Beim Aussteigerprogramm des Verfassungsschutzes meldete sich keiner

Das ist ein verbreitetes Problem: Seitdem die Sicherheitsbehörden mit ihren Versuchen gescheitert sind, eigene Aussteigerprogramme für Islamisten auf den Weg zu bringen, müssen sie vor allem freien Mitarbeitern und privaten Vereinen vertrauen.

Das Bundesamt für Verfassungsschutz musste 2015 sein Aussteigerprogramm für Islamisten, "Hatif", nach vierjährigem Betrieb einstellen. Dort hatte sich kaum jemand gemeldet, das Telefon soll wochenlang stillgestanden haben. Zu wenig Vertrauen hätten Betroffene in den Geheimdienst, räumte Verfassungsschutzchef Hans-Georg Maaßen ein.

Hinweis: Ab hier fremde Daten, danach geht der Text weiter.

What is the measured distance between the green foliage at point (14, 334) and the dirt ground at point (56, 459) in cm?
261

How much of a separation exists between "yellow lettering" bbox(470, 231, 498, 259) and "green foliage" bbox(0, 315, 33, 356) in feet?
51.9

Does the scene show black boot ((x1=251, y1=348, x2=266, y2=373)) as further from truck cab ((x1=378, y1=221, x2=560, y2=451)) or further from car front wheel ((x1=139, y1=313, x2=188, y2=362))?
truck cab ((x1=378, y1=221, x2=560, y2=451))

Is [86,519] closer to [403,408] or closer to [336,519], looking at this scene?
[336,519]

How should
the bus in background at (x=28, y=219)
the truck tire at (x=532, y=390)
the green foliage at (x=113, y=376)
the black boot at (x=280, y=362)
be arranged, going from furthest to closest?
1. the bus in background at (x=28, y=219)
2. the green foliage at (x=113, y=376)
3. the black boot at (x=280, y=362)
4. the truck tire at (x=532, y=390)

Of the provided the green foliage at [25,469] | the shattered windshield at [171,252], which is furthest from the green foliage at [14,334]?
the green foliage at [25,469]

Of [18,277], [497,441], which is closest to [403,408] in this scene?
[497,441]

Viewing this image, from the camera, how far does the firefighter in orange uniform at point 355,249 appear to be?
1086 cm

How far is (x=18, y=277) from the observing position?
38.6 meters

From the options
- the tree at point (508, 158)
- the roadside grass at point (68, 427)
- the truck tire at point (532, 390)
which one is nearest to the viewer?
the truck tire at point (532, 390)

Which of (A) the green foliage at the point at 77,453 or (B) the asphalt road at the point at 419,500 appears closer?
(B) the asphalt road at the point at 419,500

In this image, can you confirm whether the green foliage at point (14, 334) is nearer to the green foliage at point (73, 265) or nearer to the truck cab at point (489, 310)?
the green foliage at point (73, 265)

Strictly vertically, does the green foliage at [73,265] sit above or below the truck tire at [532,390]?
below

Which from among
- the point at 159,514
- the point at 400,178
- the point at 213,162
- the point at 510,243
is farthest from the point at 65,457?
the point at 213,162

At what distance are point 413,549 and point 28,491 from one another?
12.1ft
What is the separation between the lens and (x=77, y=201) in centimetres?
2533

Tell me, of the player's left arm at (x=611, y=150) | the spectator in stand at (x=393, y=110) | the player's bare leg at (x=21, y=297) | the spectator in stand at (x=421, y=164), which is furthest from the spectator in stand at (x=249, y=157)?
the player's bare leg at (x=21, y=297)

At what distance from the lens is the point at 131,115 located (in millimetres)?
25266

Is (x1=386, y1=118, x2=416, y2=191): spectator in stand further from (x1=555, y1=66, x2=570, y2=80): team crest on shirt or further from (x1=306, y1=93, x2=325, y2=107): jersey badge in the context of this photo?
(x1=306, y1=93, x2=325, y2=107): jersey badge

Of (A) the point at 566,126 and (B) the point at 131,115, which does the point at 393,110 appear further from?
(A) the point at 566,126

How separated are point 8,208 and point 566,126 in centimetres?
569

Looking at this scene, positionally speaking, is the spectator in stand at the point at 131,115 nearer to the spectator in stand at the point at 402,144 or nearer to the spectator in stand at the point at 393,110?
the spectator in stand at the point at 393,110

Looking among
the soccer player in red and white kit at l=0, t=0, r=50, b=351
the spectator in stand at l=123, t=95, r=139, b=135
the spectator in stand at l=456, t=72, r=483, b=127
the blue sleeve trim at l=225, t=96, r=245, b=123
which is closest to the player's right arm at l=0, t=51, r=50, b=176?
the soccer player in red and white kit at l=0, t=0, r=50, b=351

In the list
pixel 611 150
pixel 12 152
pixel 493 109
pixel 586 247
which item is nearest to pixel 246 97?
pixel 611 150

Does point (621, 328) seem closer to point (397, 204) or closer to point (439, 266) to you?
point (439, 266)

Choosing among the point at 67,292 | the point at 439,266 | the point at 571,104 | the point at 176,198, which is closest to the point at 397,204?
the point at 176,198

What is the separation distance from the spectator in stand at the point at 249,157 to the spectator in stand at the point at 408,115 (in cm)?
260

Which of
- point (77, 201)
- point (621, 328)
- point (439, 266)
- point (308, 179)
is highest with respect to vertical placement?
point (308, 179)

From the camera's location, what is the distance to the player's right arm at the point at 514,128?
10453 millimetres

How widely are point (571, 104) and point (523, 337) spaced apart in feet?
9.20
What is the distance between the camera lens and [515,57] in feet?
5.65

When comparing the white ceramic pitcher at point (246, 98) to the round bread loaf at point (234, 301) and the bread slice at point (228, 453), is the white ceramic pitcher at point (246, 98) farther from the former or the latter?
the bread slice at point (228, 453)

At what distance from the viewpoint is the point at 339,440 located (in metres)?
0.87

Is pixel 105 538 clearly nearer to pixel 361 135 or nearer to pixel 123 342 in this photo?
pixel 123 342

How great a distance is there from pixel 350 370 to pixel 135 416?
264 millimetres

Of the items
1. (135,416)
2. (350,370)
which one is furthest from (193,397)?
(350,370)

In Frankreich hat man dieselbe Erfahrung gemacht: Das dortige Pilotprojekt eines "Rehabilitationszentrums", einer Art Bootcamp mit religiöser Umerziehung, gilt inzwischen als eine der schlechtesten von vielen schlechten Ideen. Nicht nur, weil die Inhaftierten morgens die Flagge grüßen mussten. Es unterrichteten dort "moderate" Imame, die direkt von den Sicherheitsbehörden bestellt und bezahlt wurden - und deshalb als deren Lakaien dastanden.

Die privaten "Deradikalisierer" berichten nur eingeschränkt an den Staat

Deutsche Behörden haben einiges getan, um Sozialarbeitern, die mit islamistischen Jugendlichen reden sollen, mehr Unabhängigkeit vom Staat zu verschaffen. Vor allem das Innen- und das Familienministerium, das Bundesamt für Migration und Flüchtlinge (Bamf) und die Bundeszentrale für politische Bildung haben Förderprogramme aufgelegt, über die sie Geld verteilen. Selbst die zivile "Bundesarbeitsgemeinschaft religiös begründeter Extremismus", die als Interessenvertreter von Initiativen gegenüber dem Staat auftreten soll, wird kurioserweise vom Familienministerium mitfinanziert.

Gleichzeitig berichten viele der neuen, privaten "Deradikalisierer" nur noch eingeschränkt an den Staat. Immerhin: Wenn die Flüchtlings-Bundesbehörde eingebunden ist, das Bamf, können Informationen von dort an Sicherheitsbehörden weiterfließen. Das Bamf tauscht sich im Berliner Terrorabwehrzentrum mit Polizei und Geheimdiensten aus.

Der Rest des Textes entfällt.